* [TASK OBJECTIVE]: In how many lines of the records below does the word "burst" appear? Reply with the number only.

** Opening DATA FOR PROCESSING block **

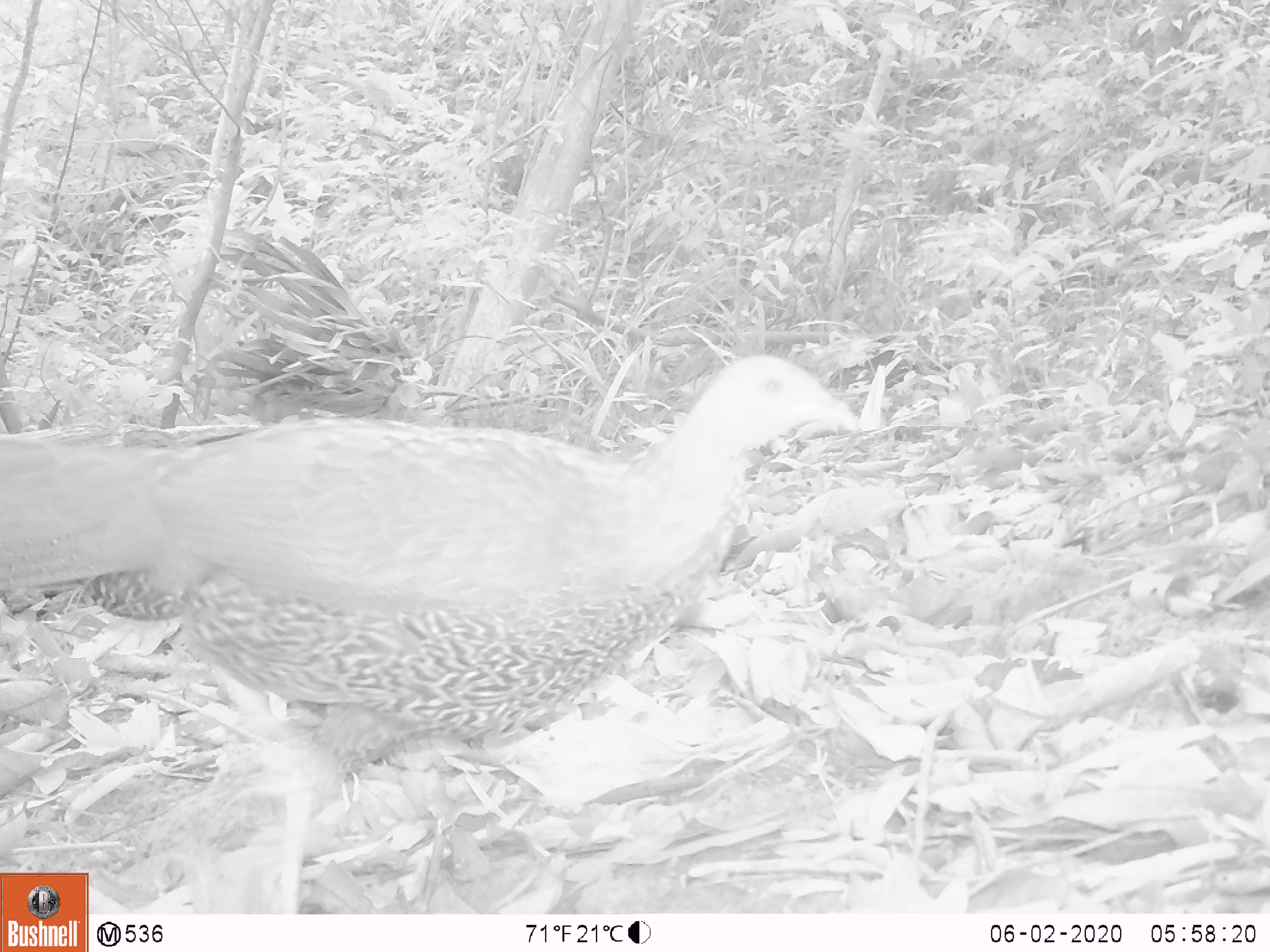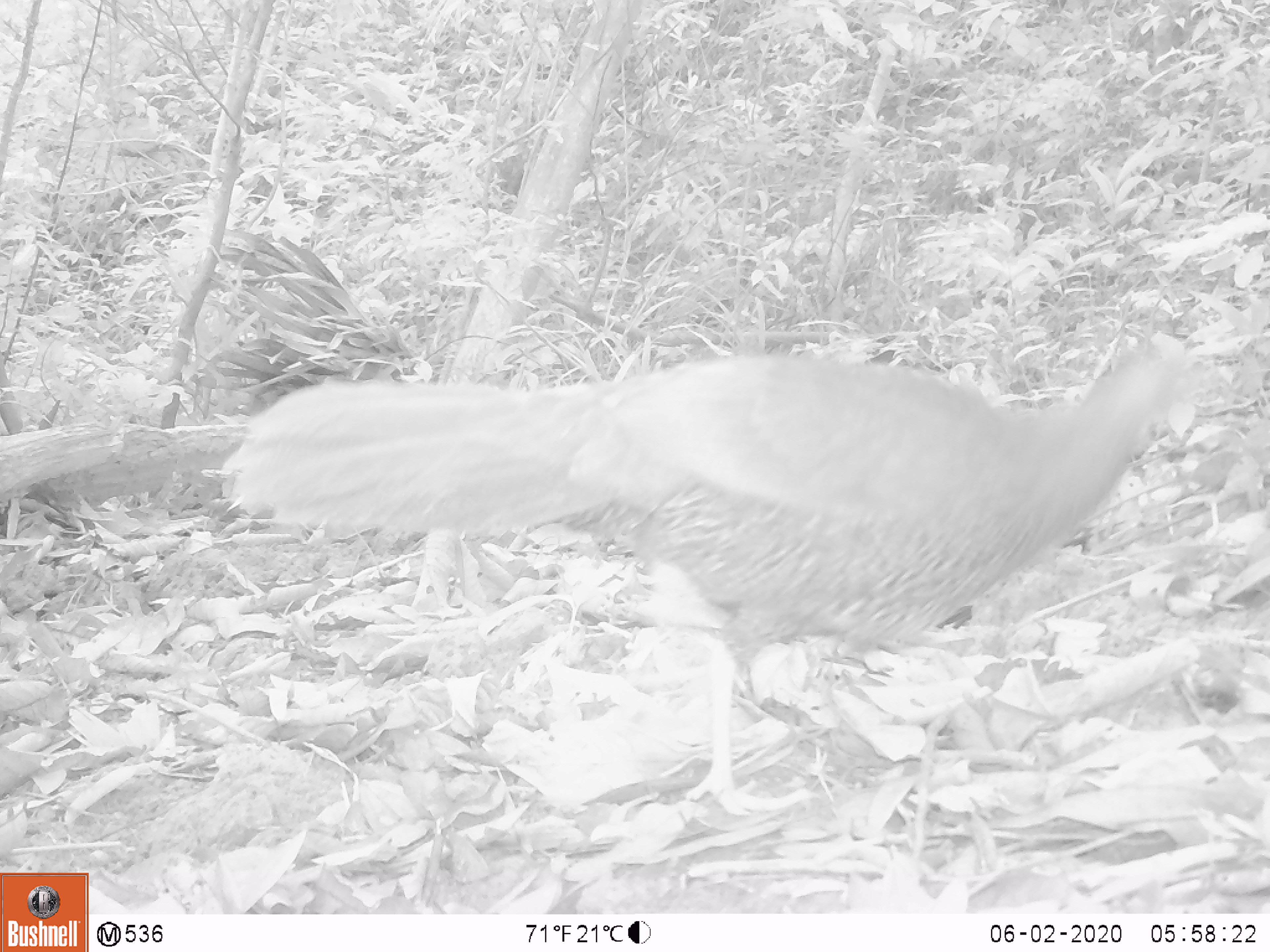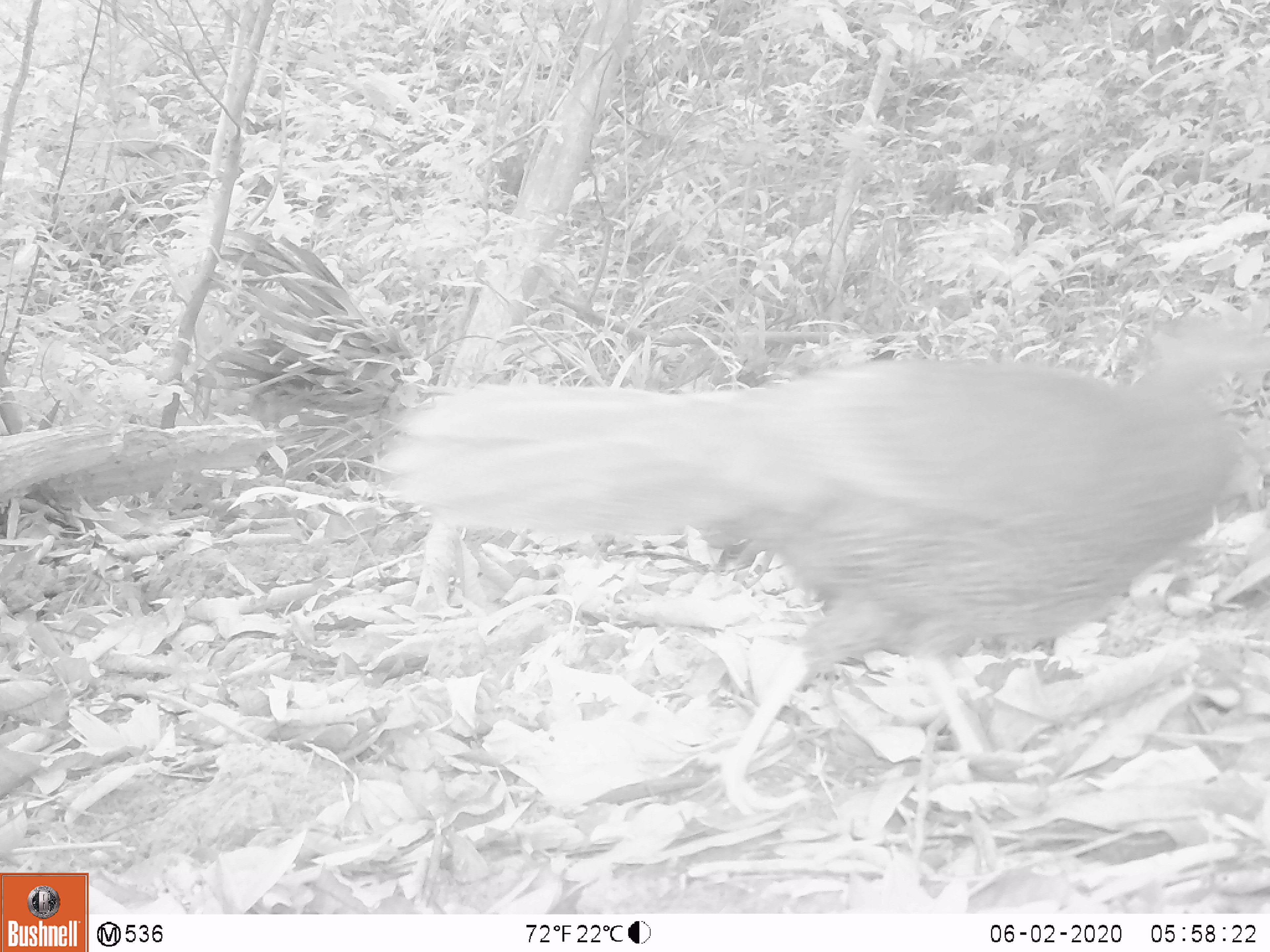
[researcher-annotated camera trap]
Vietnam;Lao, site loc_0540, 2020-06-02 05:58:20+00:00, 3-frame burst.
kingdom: Animalia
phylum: Chordata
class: Aves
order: Galliformes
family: Phasianidae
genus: Lophura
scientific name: Lophura nycthemera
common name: silver pheasant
Silver pheasant (Lophura nycthemera). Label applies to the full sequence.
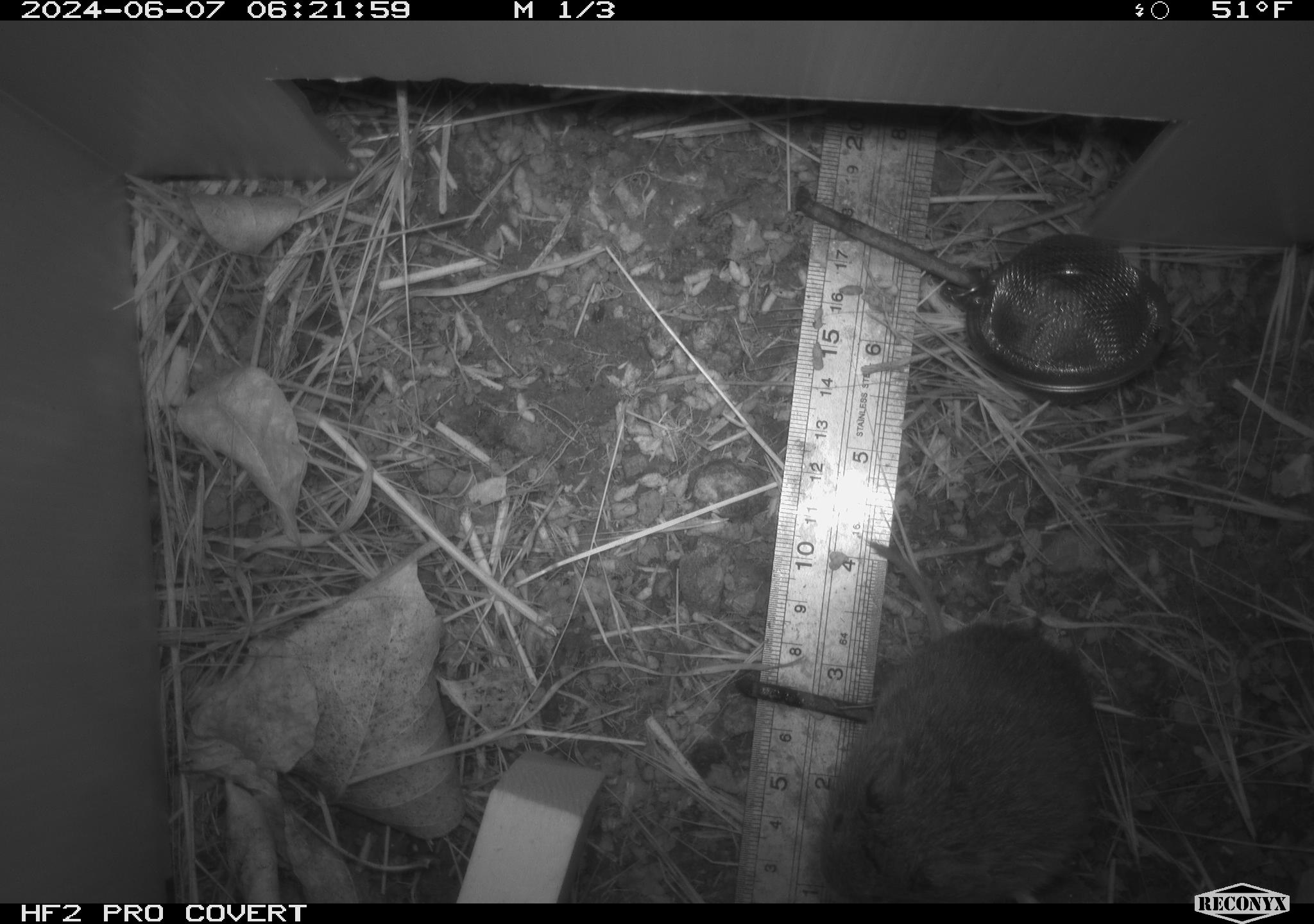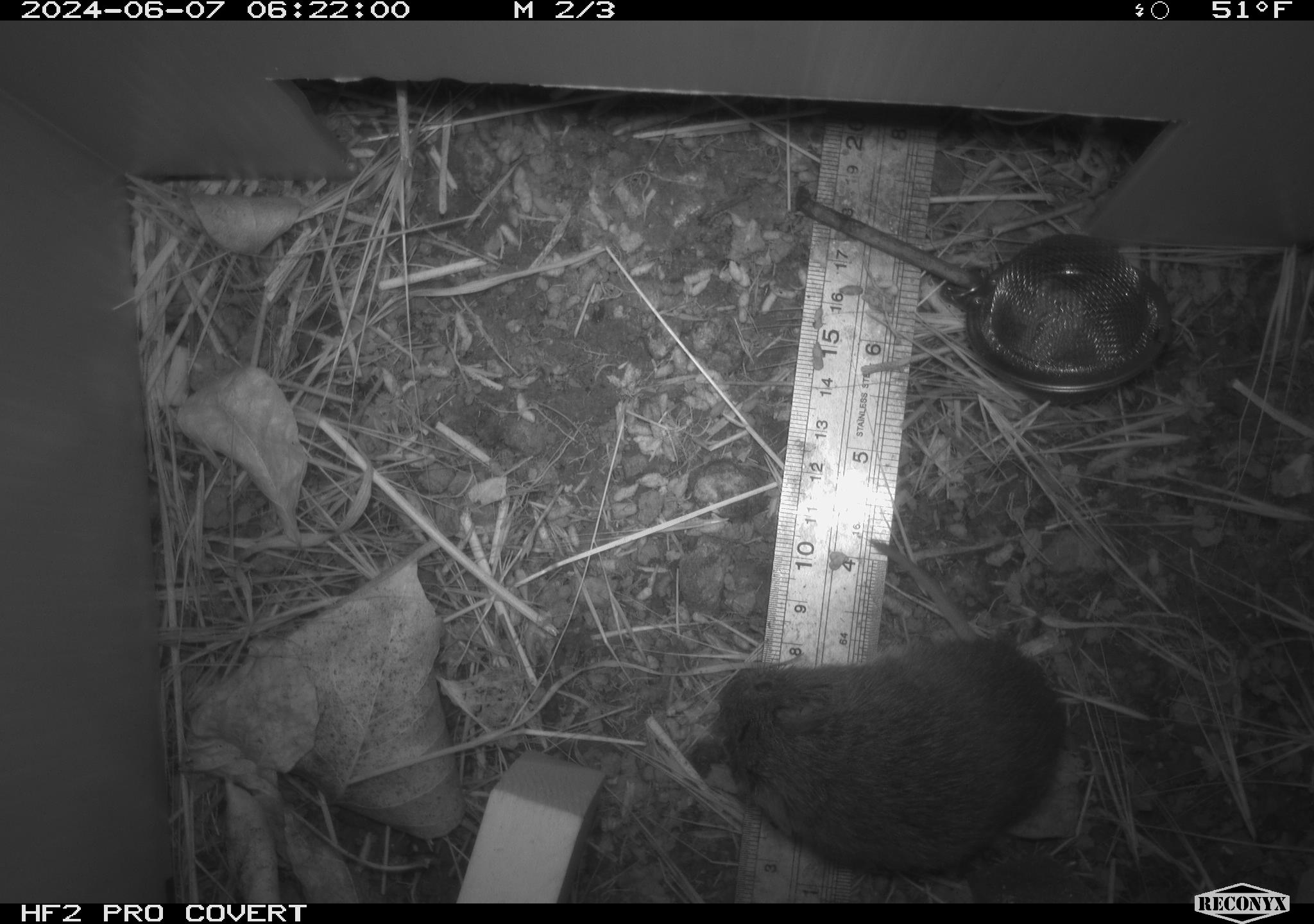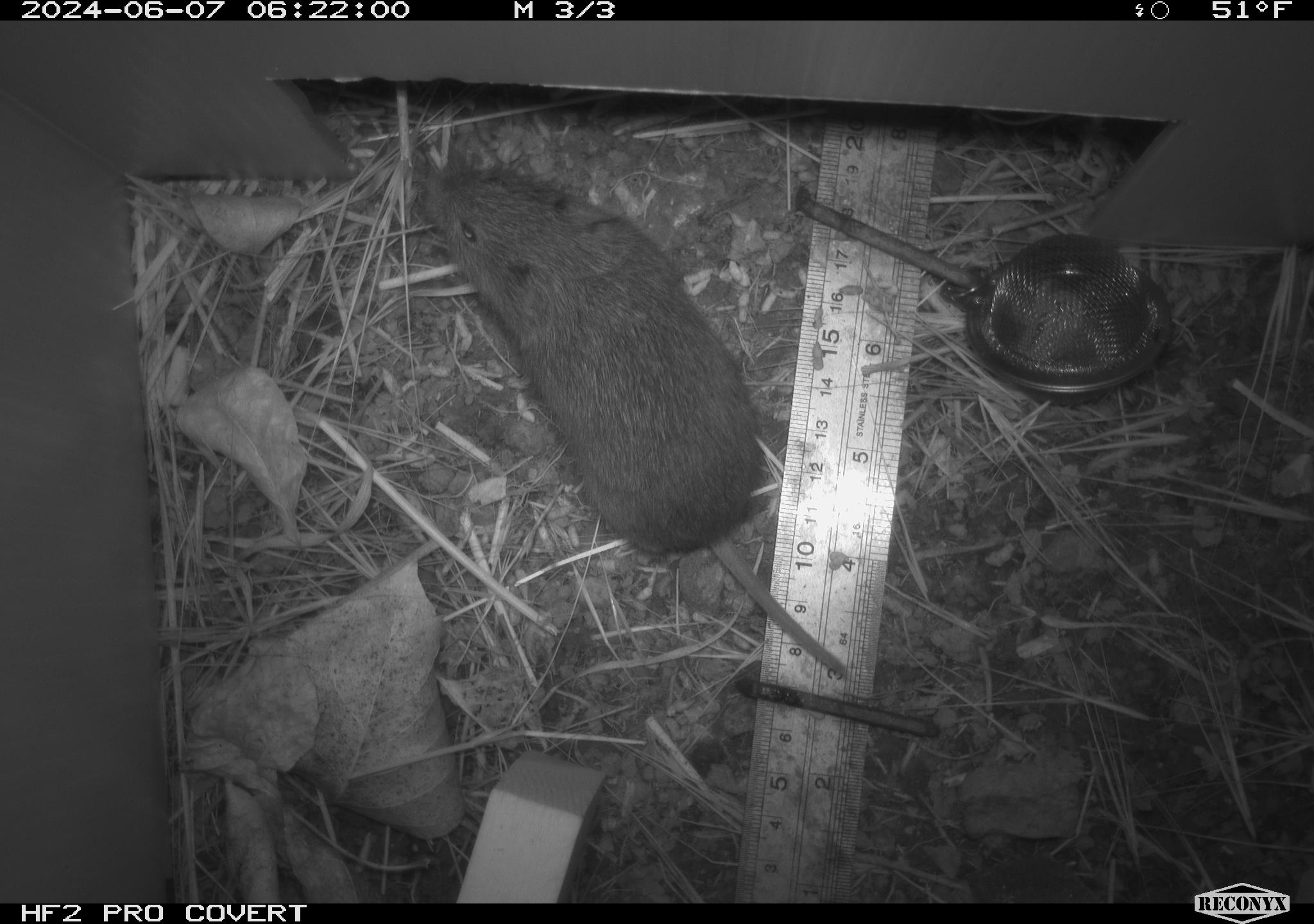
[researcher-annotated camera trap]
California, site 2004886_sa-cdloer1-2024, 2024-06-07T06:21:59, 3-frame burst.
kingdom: Animalia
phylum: Chordata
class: Mammalia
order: Rodentia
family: Cricetidae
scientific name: Arvicolinae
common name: voles, lemmings, and muskrats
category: arvicolinae subfamily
Arvicolinae subfamily (voles, lemmings, and muskrats) (Arvicolinae).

** Closing DATA FOR PROCESSING block **

* [SOLUTION TO THIS PROBLEM]: 2